Most scholars assume that with the rise of nationalism and the liberation of the nations of the Balkans, the collective term "Romans", which was used since the Byzantine times to define the adherents of the Patriarchate of Constantinople regardless of their ethnolinguistic background, vanished with the emergence of national nomenclature. However, below you will read an interesting passage I found on "Understanding the Pre-Nationalist Balkans: The “Romaic” Community" by Raymond Detrez.

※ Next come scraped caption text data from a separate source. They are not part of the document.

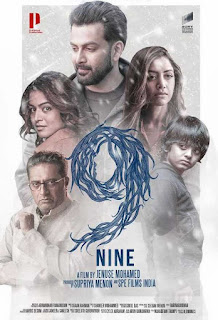 Nine (9) First Look Poster 7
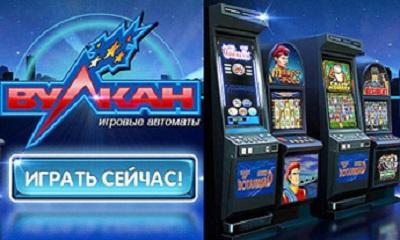 Рейтинговые производители в казино Вулкан Ставка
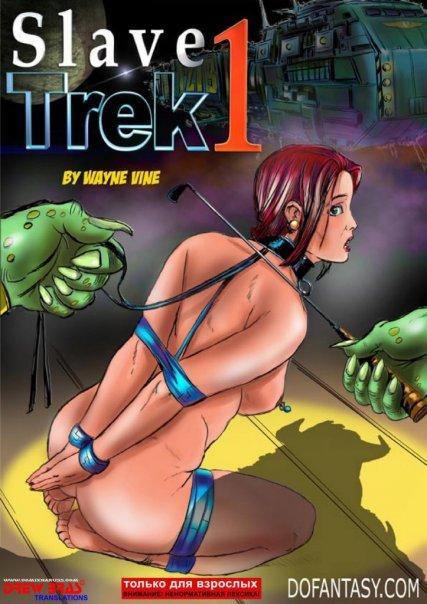 Slave Trek 1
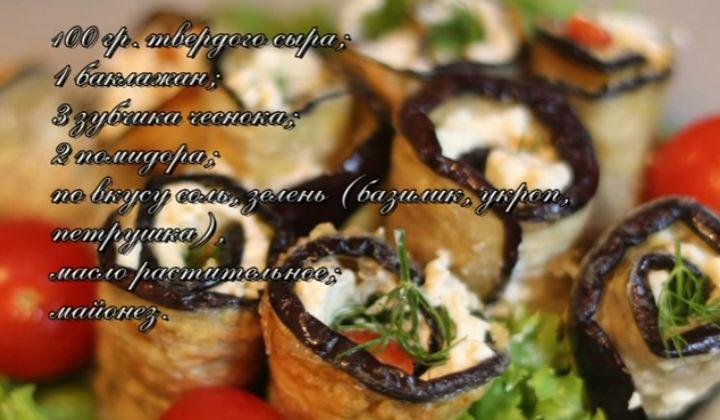 Ингредиенты для блюда из баклажан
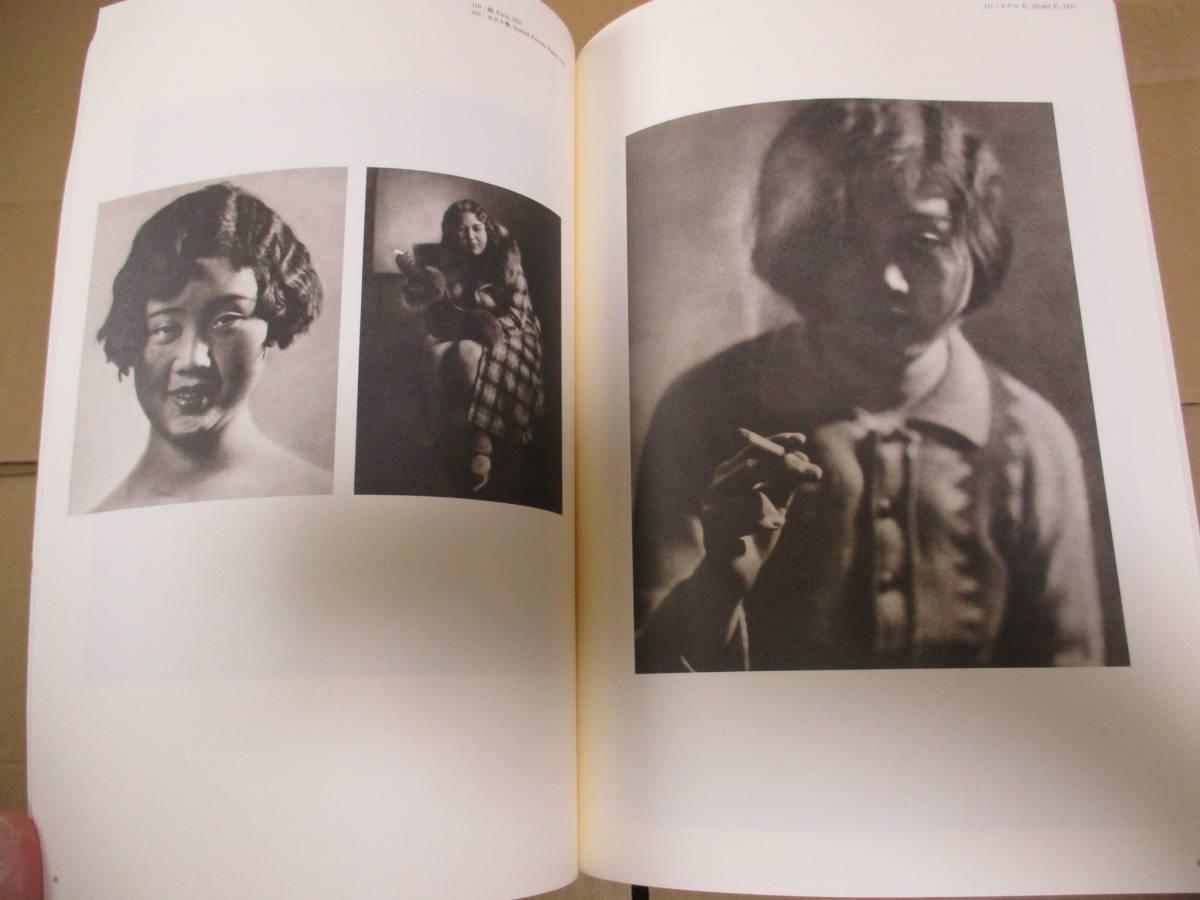 写真集 写真展 図録 野島康三 ピクトリアリスム ヌード など_画像7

Sir Harry Luke wrote in 1936!
Orthodox peasants, not only in Greece, but even at times in
Serbia and Bulgaria speak of themselves as “Romans”… The
word “Roman” thus included not only the Greeks of Hellas,
the islands, the capital city, and the various Greek centers
of Asia Minor, but also the Serbs, the Rumanians and the
Bulgarians of the Balkan Peninsula and the Arab-speaking
Orthodox communities of Syria, Palestine, and Egypt.*
*Quoted by Kemal Karpat, An Inquiry into the Social Foundations of
Nationalism in the Ottoman State: From Social Estates to Classes, from Millets to
Nations, Princeton University: Center of International Studies, 1973, quoted in
Vermeulen, “Greek Cultural Dominance”, p. 228.